• **WRITTEN INSTRUCTION**
Arrange the lines of the material, from the line containing "From (361,334) |" through the end of the material, as a numbered list, omitting any blank lines.

-- Start --

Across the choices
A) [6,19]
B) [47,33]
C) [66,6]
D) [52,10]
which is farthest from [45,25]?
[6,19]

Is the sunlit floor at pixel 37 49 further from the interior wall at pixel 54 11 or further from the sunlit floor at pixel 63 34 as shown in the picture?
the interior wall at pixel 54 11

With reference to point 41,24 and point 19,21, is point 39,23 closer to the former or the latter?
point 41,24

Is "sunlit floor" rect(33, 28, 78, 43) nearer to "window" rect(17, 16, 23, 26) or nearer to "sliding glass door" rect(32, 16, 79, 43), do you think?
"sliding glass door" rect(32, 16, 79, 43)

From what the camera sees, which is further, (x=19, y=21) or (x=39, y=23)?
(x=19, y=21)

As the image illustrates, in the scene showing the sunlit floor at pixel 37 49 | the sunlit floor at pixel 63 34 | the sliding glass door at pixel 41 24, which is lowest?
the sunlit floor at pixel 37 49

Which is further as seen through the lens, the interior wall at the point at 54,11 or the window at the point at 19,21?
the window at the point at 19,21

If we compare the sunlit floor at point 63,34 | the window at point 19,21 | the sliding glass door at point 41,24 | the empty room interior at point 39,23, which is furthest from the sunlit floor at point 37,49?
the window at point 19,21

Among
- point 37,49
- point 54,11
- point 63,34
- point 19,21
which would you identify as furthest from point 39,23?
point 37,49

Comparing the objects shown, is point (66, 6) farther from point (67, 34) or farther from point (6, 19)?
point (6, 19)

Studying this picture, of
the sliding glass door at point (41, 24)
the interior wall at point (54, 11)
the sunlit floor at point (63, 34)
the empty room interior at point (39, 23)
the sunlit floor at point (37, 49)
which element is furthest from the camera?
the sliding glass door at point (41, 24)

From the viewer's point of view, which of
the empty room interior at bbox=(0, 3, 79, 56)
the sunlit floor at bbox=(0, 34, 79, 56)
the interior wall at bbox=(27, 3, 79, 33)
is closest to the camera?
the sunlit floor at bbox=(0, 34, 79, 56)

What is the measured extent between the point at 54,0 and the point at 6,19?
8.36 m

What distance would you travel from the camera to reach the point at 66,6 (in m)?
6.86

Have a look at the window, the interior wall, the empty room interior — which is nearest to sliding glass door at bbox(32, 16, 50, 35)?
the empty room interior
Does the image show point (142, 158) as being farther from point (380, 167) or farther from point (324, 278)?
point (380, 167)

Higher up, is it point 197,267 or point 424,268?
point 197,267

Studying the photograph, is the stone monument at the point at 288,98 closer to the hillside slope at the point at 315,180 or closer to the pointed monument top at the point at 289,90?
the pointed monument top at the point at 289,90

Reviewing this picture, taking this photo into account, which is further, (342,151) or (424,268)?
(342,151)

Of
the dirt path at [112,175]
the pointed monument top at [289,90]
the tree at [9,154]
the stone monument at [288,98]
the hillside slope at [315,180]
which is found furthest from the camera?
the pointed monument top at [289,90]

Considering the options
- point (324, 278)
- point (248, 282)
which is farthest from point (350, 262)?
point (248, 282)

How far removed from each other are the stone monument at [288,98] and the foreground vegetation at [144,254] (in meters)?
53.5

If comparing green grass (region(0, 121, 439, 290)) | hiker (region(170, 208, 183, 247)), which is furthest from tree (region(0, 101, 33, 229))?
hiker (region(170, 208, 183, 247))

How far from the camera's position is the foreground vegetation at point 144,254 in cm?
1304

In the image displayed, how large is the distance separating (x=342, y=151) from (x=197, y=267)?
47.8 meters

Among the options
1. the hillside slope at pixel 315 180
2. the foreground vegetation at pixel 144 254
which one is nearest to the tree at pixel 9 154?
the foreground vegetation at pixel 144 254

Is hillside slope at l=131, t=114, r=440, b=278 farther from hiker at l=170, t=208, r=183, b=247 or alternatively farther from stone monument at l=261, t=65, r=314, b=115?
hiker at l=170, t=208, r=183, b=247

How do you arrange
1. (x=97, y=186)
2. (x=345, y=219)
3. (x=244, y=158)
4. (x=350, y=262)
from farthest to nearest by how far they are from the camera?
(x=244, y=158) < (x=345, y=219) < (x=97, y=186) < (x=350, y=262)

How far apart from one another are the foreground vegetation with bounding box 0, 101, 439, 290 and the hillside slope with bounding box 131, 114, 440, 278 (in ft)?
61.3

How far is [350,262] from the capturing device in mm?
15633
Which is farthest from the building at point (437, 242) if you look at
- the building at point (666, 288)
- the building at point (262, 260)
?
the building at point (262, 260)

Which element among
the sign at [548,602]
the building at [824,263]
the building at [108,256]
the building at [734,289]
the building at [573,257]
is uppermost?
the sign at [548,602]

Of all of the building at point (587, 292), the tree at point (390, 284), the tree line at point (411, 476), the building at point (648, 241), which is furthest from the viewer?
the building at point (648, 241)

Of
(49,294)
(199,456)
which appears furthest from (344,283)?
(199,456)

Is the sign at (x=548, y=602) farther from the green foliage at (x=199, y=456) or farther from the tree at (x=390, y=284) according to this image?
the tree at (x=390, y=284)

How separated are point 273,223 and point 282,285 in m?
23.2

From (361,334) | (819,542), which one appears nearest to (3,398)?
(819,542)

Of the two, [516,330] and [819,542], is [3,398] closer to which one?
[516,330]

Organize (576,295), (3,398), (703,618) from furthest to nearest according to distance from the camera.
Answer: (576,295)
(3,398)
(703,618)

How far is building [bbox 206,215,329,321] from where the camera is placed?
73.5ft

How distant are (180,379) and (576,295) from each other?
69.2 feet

-- End --

• **COMPLETED EXERCISE**
1. From (361,334) | (819,542), which one appears nearest to (3,398)?
2. (819,542)
3. Of the two, [516,330] and [819,542], is [3,398] closer to which one?
4. [516,330]
5. Organize (576,295), (3,398), (703,618) from furthest to nearest according to distance from the camera.
6. Answer: (576,295)
7. (3,398)
8. (703,618)
9. How far is building [bbox 206,215,329,321] from where the camera is placed?
10. 73.5ft
11. How distant are (180,379) and (576,295) from each other?
12. 69.2 feet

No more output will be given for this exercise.